阿修羅が修羅界に戻ると、リュージュと白龍は定期の修羅界見回りに出ていた。白龍直下の諜報部隊から下りてくる情報を元に、不穏な兆しがあるところを確認に行くのである。
地道な作業なので、もっぱら白龍とリュージュに任せきりである。リュージュ曰く、人使いが荒い。ということだ。
阿修羅は一人ベッドに横たわる。このところ目まぐるしく変わる状況に少々疲労を感じていた。
身体はなんともない。人間としての生を終えてから幾年の時が流れたが、戦略や敵の出方等を考える機会はなかった。それが一度に色々謎が沸き上がってきて、久しぶりにフル回転だ。脳が悲鳴を上げている。
人間であった頃は、常に先手を打って勝利してきた。阿修羅は優秀な軍師でもあった。
だが、今回は地上での戦いとはかなり様相がちがう。敵の目的は何なのか。戦力はいかほどか? 何もつかめていない。姿の見えない相手に対して、必要なのは情報だ。
今現在、白龍の諜報部隊にはかなり動いてもらっているが、心もとない。これまでは、「何処かでいざこざが起きている」くらいのことしか調査してこなかったのだから無理もない。
ふう、と阿修羅はため息をつく。瞼を閉じるといつの間にかウトウトとする。だが、疲労からの頭痛が深い眠りを妨げる。
『阿修羅……。大丈夫か?』
ベッドで寝がえりを打っていると、仏陀が現れる。
実際、それは阿修羅の夢なのか。

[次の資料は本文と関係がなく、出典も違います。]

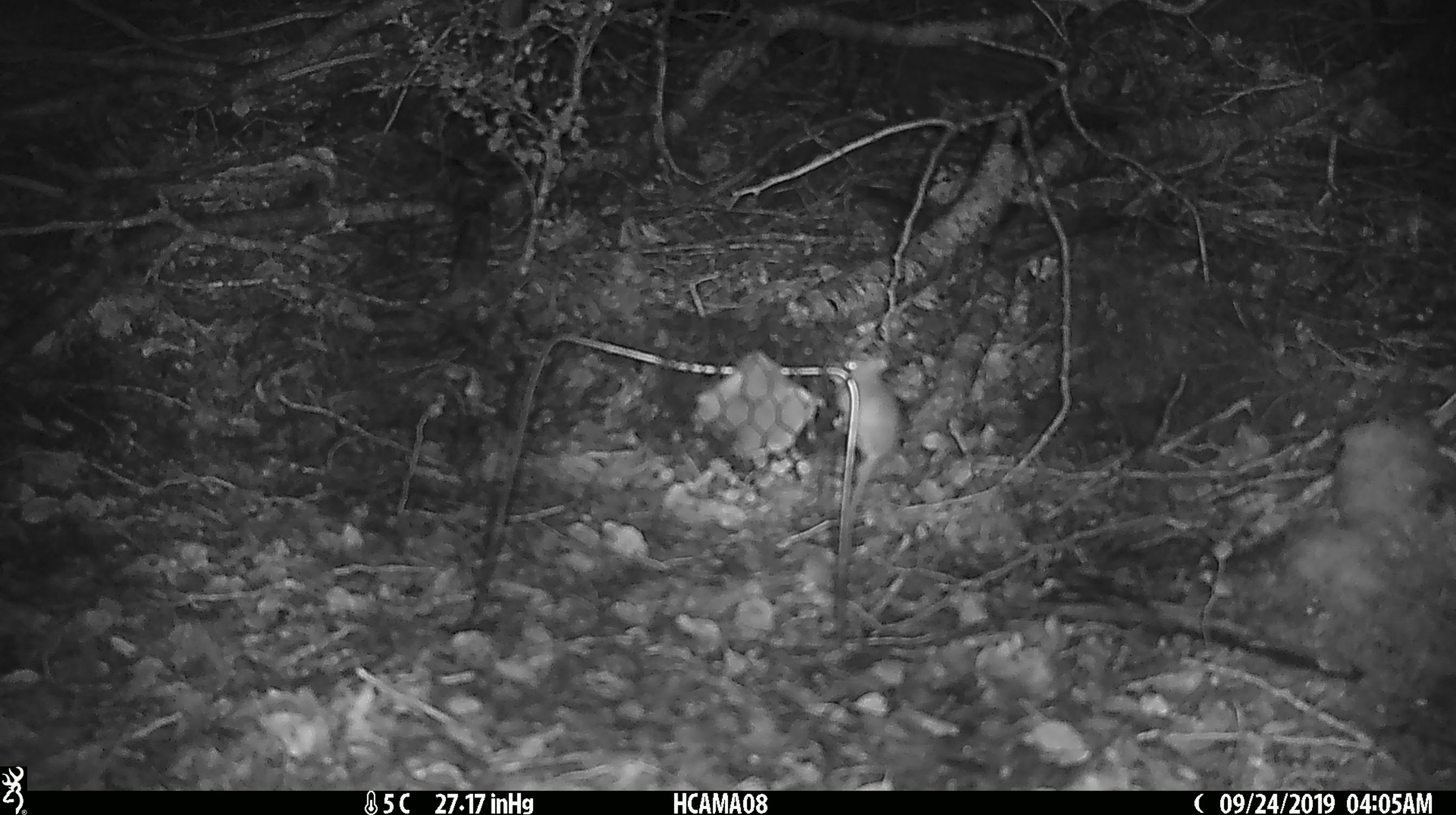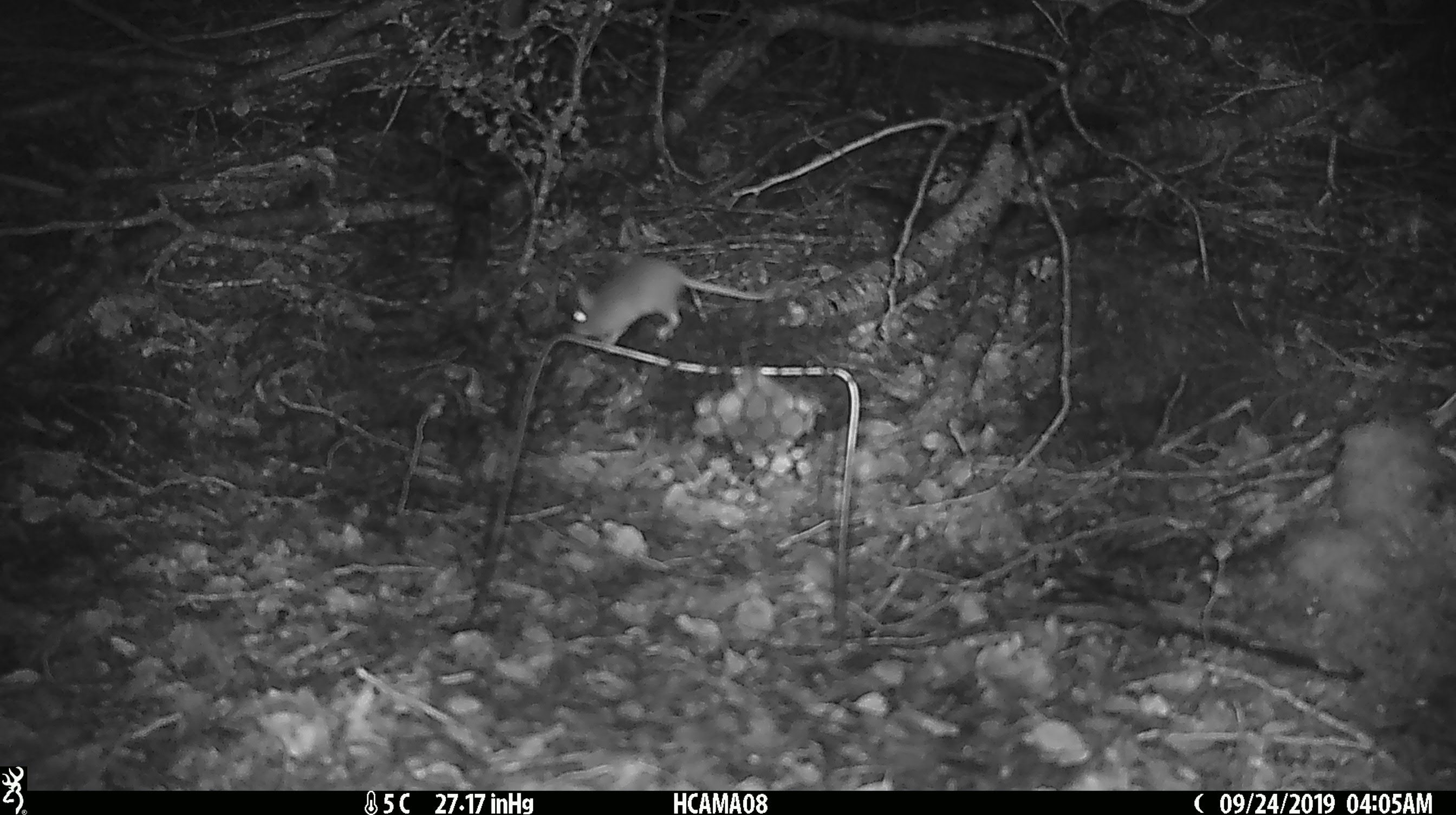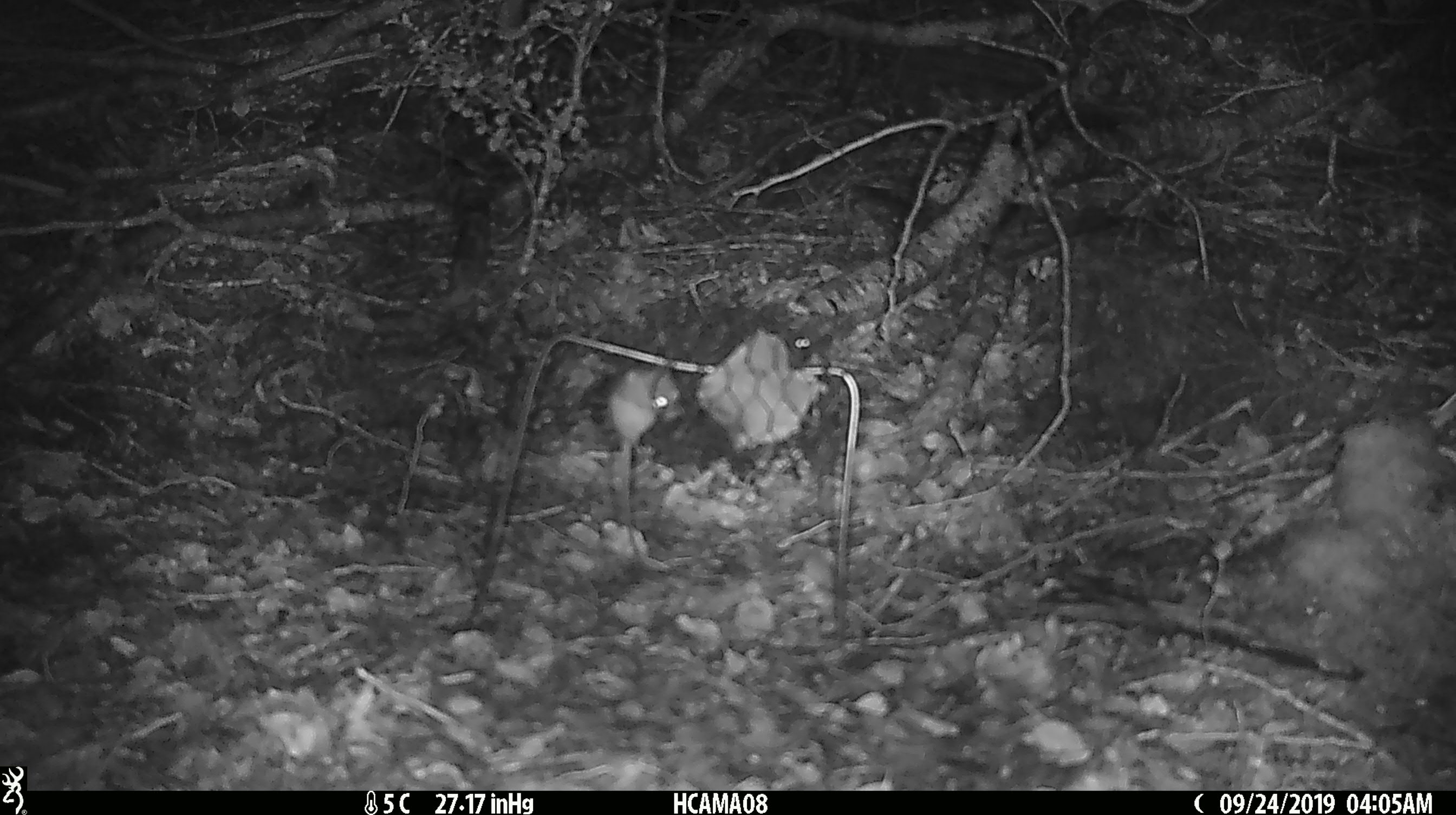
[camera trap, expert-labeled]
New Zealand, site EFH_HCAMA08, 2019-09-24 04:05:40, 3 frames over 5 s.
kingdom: Animalia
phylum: Chordata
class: Mammalia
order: Rodentia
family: Muridae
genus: Mus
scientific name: Mus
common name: mouse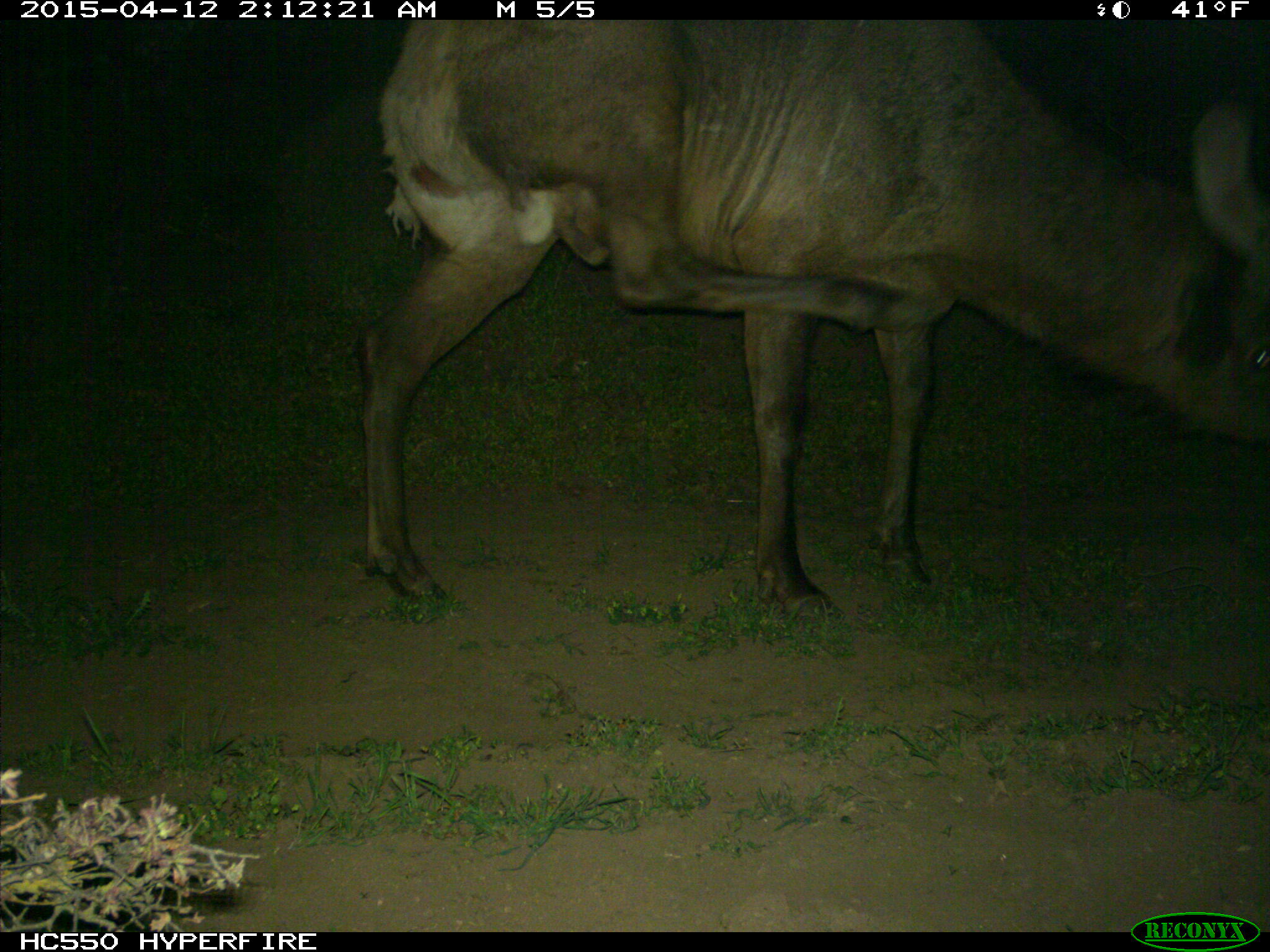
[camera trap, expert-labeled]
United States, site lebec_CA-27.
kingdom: Animalia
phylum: Chordata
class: Mammalia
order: Artiodactyla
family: Cervidae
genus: Cervus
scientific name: Cervus canadensis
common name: elk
Cervus canadensis (elk).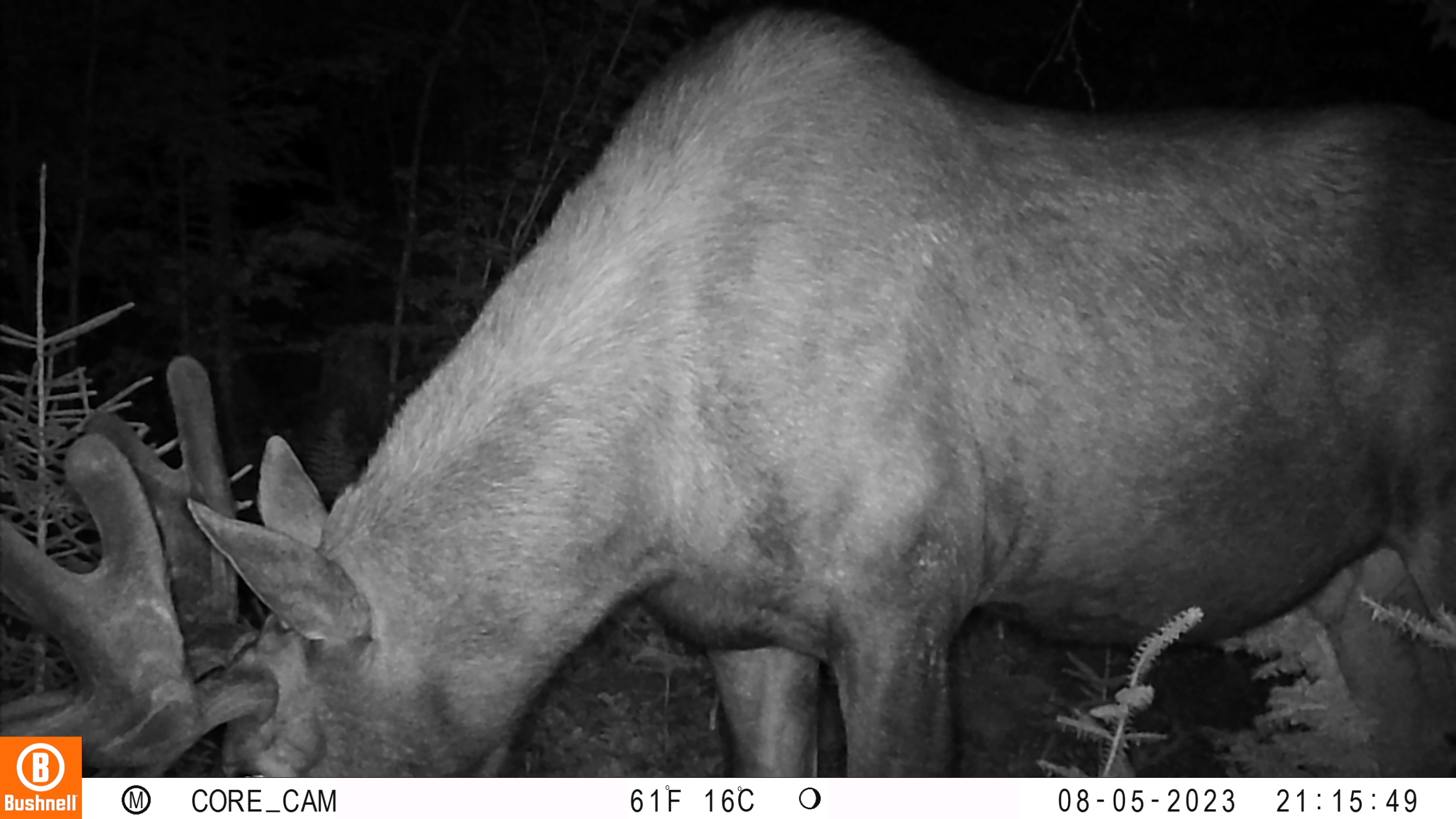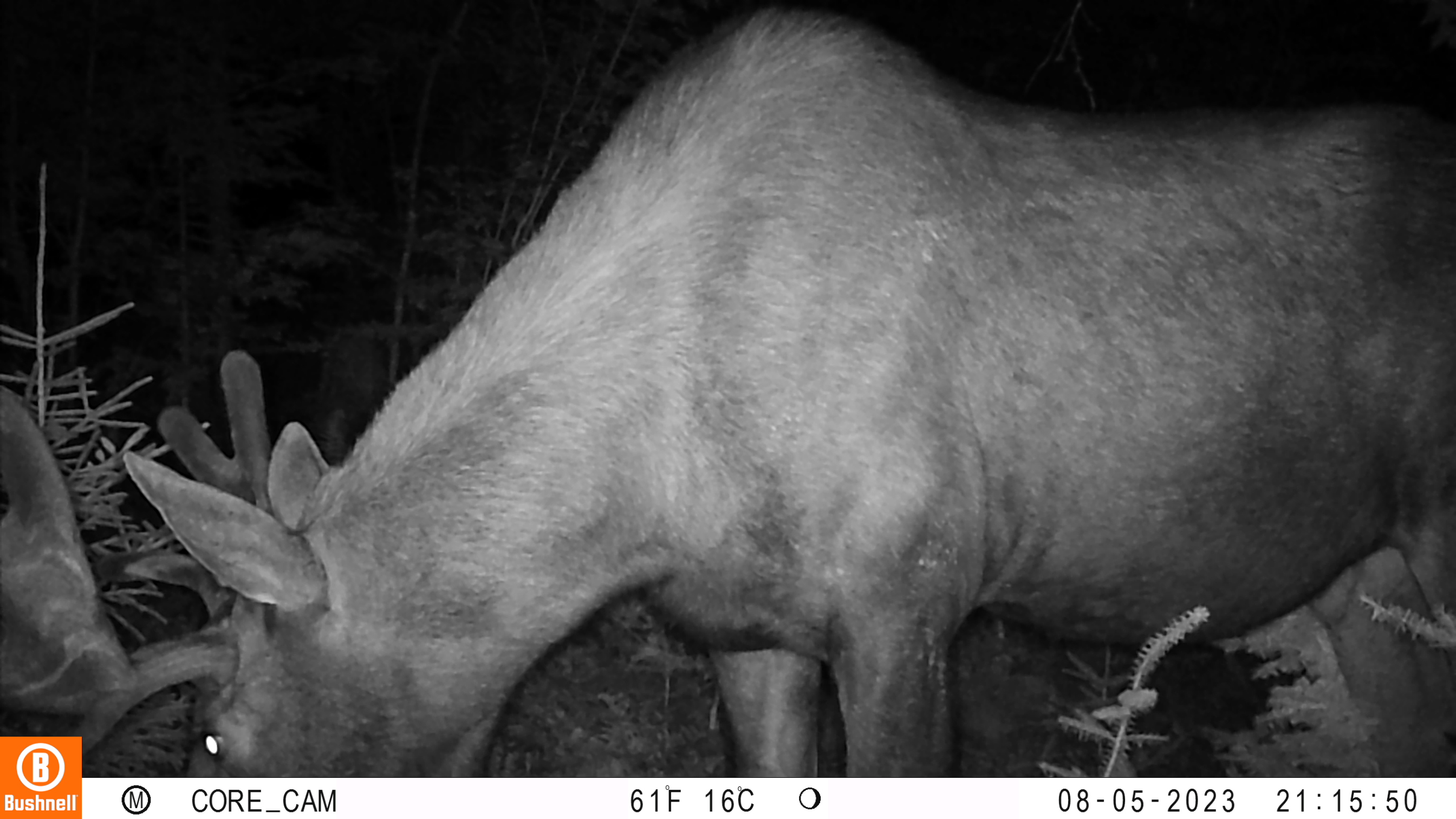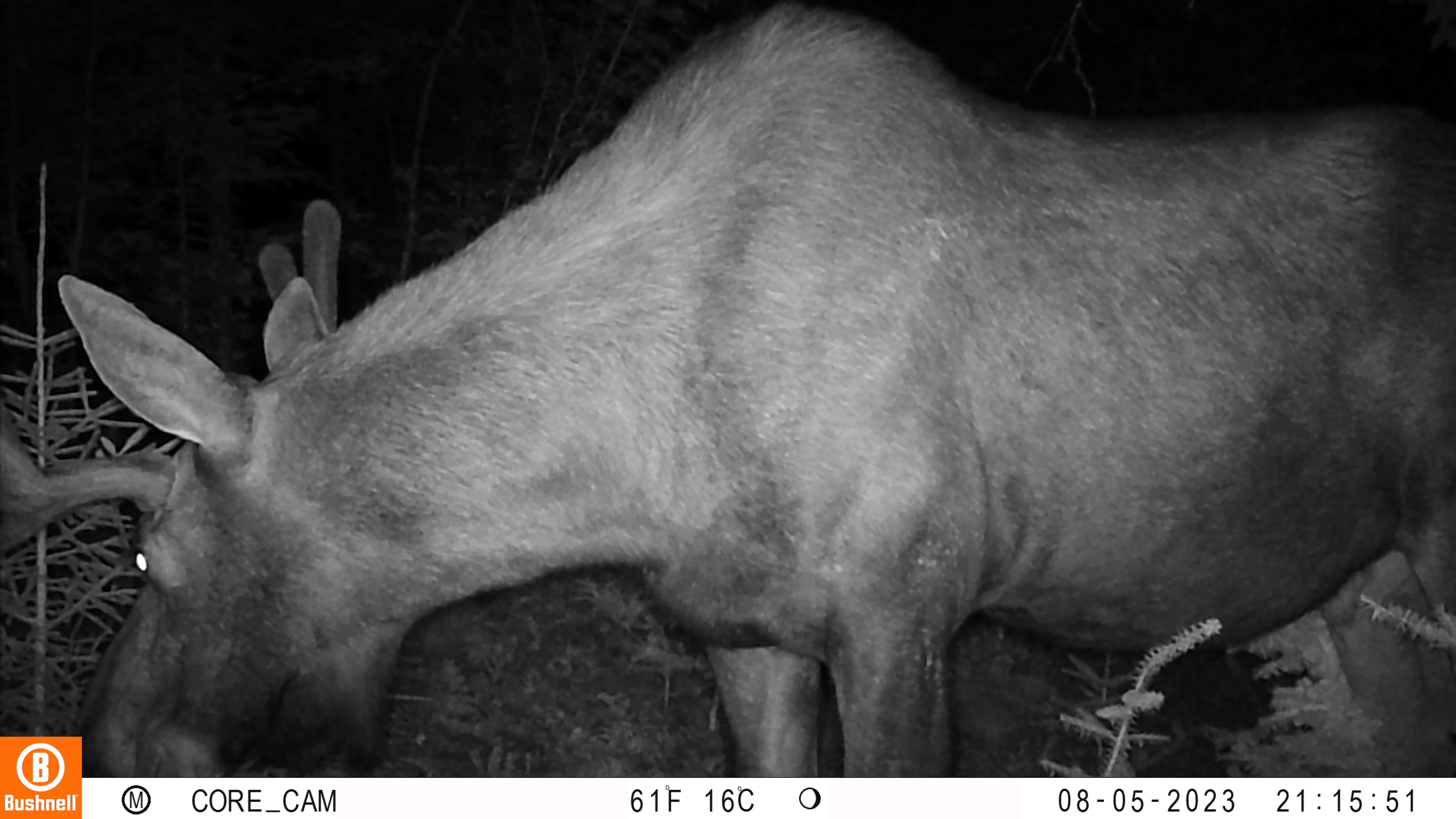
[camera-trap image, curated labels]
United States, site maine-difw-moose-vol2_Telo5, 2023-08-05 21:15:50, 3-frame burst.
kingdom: Animalia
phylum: Chordata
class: Mammalia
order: Artiodactyla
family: Cervidae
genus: Odocoileus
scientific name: Odocoileus virginianus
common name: white-tailed deer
White-tailed deer (Odocoileus virginianus).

夢の中に仏陀が入り込んでいるのかわからない。はっきりと触れる感じがするときは、後者の方な気がする。
『ああ、シッダールタ。どうかな。少し疲れた』
悟りを得る前の名前、シッダールタと阿修羅は呼ぶ。それは何があっても変わらない。
仏陀は阿修羅の隣に横になると、腕を差し出す。その腕に頭を乗せると、阿修羅は彼の厚い胸に顔を埋めた。
『少し眠るがいい。傍にいるから』
『うん』
仏陀は阿修羅の額にキスをする。それがおまじないのように、阿修羅の頭痛はすっとほどけ、深い眠りに落ちていった。